DATA RECORDS:
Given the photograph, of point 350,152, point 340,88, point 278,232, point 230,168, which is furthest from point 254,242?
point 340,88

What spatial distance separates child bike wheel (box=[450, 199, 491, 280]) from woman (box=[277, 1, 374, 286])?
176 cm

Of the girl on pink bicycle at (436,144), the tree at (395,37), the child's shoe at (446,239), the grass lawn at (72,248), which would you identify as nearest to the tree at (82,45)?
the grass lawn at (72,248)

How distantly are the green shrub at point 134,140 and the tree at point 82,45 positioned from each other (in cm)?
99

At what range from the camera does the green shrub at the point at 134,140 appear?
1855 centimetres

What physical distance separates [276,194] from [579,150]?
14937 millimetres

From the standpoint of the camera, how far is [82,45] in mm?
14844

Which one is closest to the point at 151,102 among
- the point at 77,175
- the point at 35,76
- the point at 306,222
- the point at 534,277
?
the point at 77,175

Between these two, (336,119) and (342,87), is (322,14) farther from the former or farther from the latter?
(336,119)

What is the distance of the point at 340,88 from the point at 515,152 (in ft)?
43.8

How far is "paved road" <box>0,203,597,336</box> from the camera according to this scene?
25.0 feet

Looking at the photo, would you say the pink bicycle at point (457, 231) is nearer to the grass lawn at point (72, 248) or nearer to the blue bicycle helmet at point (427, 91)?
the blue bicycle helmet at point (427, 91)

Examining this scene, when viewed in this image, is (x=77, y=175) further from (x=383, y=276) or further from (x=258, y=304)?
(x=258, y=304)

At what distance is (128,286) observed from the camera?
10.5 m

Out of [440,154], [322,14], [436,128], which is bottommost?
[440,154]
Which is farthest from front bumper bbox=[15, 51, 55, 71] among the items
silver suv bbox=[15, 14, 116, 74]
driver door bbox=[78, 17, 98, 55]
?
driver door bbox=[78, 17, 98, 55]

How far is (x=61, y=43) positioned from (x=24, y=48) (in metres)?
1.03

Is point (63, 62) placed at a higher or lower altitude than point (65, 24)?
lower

GOAL: Quote the material exactly, leaving nothing out.

TASK SOLUTION:
Given the photograph, of point 350,152, point 340,88, point 278,232, point 230,168, which is furthest from point 254,242?
point 340,88

What spatial distance separates child bike wheel (box=[450, 199, 491, 280]) from woman (box=[277, 1, 374, 286])?
176 cm

Of the girl on pink bicycle at (436,144), the tree at (395,37), the child's shoe at (446,239), the grass lawn at (72,248), which would you identify as nearest to the tree at (82,45)?
the grass lawn at (72,248)

How distantly are the green shrub at point 134,140 and the tree at point 82,45 positioned from each other (in cm)?
99

At what range from the camera does the green shrub at the point at 134,140 appear?
1855 centimetres

What physical distance separates [276,194] from [579,150]?
14937 millimetres

From the standpoint of the camera, how far is [82,45] in mm?
14844

Which one is closest to the point at 151,102 among
- the point at 77,175
- the point at 35,76
- the point at 306,222
- the point at 534,277
?
the point at 77,175

Between these two, (336,119) and (342,87), is (322,14) farther from the former or farther from the latter?
(336,119)

What is the distance of the point at 340,88 from the point at 515,152 (in ft)?
43.8

How far is "paved road" <box>0,203,597,336</box> from the camera according to this scene?
25.0 feet

Looking at the photo, would you say the pink bicycle at point (457, 231) is nearer to the grass lawn at point (72, 248) or nearer to the blue bicycle helmet at point (427, 91)?
the blue bicycle helmet at point (427, 91)

Examining this scene, when viewed in this image, is (x=77, y=175) further from (x=383, y=276) or further from (x=258, y=304)?
(x=258, y=304)

At what distance is (128,286) observed from the camera?
10.5 m

Out of [440,154], [322,14], [436,128], which is bottommost?
[440,154]
Which is farthest from front bumper bbox=[15, 51, 55, 71] among the items
silver suv bbox=[15, 14, 116, 74]
driver door bbox=[78, 17, 98, 55]
?
driver door bbox=[78, 17, 98, 55]

How far is (x=61, y=43) positioned from (x=24, y=48) (in metres)?
1.03

Is point (63, 62) placed at a higher or lower altitude than point (65, 24)?
lower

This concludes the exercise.